● Record set
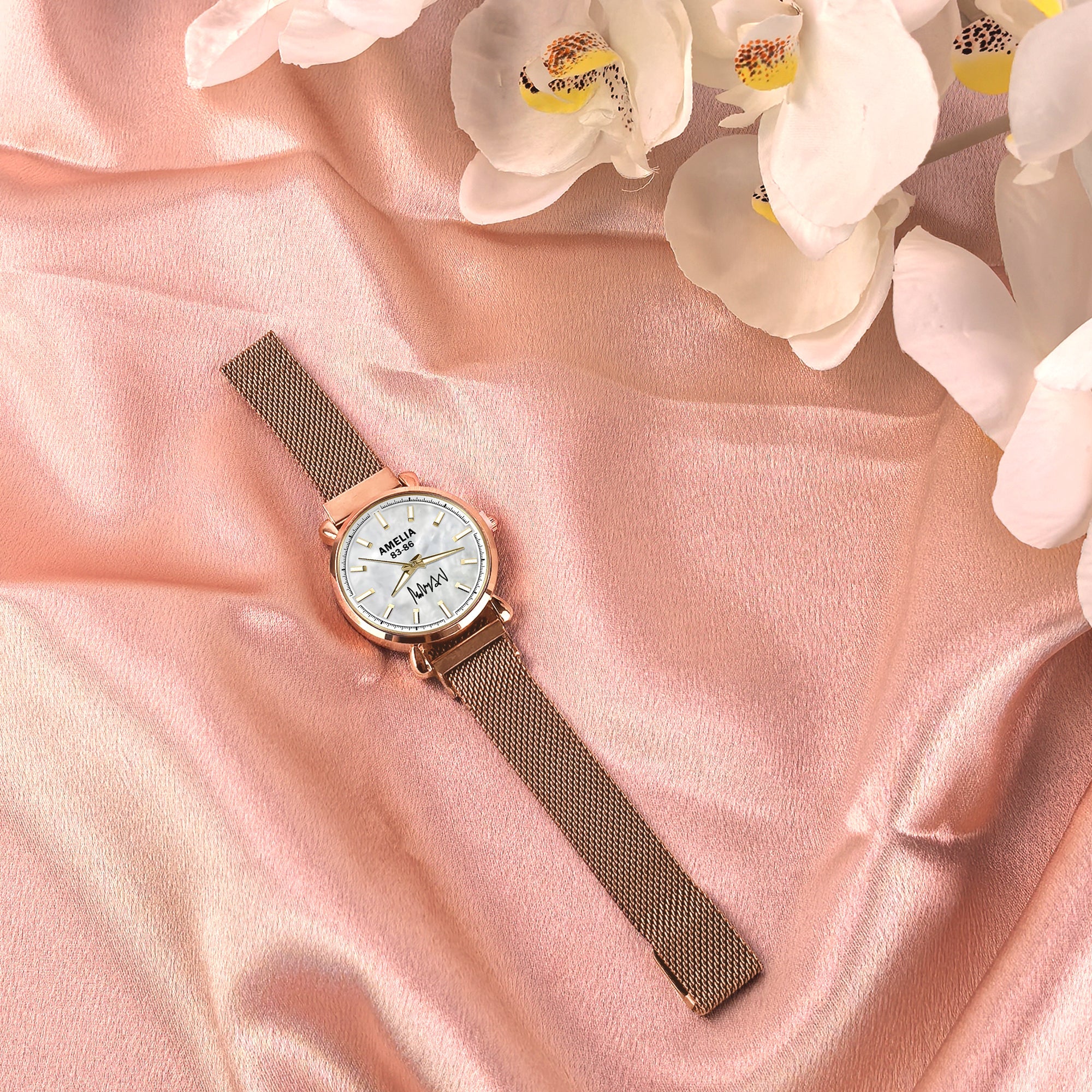 Custom Wrist Watches For Ladies - White Mother Of Pearl Dial - Rose Gold Watches For Ladies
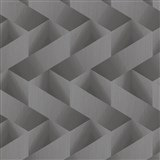 Vliesové tapety na zeď IMPOL 3D hrany šedo-hnědé se stříbrnými odlesky
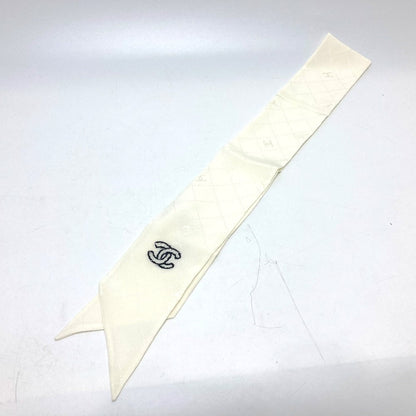 CHANEL scarf silk white COCO Mark Matrasse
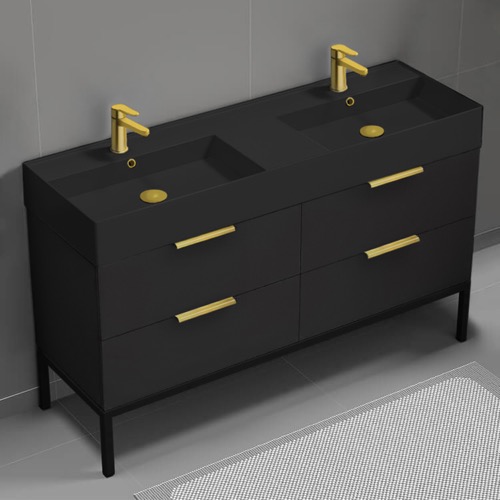 56 Inch Double Floating Bathroom Vanity With Black Ceramic Sink Top - Matte Black, Free Standing, Gold Handles Nameeks DERIN352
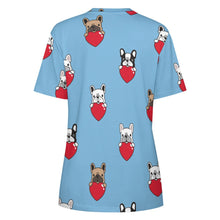 Load image into Gallery viewer, My Biggest Love French Bulldog All Over Print Women&#39;s Cotton T-Shirt - 4 Colors-Apparel-Apparel, French Bulldog, Shirt, T Shirt-10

● Problem requirements
An exact copy of the records above is wanted, with the pictures omitted.

● Task response
 Custom Wrist Watches For Ladies - White Mother Of Pearl Dial - Rose Gold Watches For Ladies
 Vliesové tapety na zeď IMPOL 3D hrany šedo-hnědé se stříbrnými odlesky
 CHANEL scarf silk white COCO Mark Matrasse
 56 Inch Double Floating Bathroom Vanity With Black Ceramic Sink Top - Matte Black, Free Standing, Gold Handles Nameeks DERIN352
 Load image into Gallery viewer, My Biggest Love French Bulldog All Over Print Women&#39;s Cotton T-Shirt - 4 Colors-Apparel-Apparel, French Bulldog, Shirt, T Shirt-10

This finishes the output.